__Exercise aim__
Reproduce word for word the part of the material below that opens with the line containing "Give the closest-to-farthest" and runs to the end of the material, including both of those ends.
..........
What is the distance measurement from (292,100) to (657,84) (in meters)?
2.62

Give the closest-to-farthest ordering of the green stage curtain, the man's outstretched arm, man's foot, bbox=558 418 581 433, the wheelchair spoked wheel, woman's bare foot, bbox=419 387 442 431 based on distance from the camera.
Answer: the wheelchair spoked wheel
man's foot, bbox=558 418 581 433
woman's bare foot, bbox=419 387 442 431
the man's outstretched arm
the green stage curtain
..........
__Answer in full__
Give the closest-to-farthest ordering of the green stage curtain, the man's outstretched arm, man's foot, bbox=558 418 581 433, the wheelchair spoked wheel, woman's bare foot, bbox=419 387 442 431 based on distance from the camera.
Answer: the wheelchair spoked wheel
man's foot, bbox=558 418 581 433
woman's bare foot, bbox=419 387 442 431
the man's outstretched arm
the green stage curtain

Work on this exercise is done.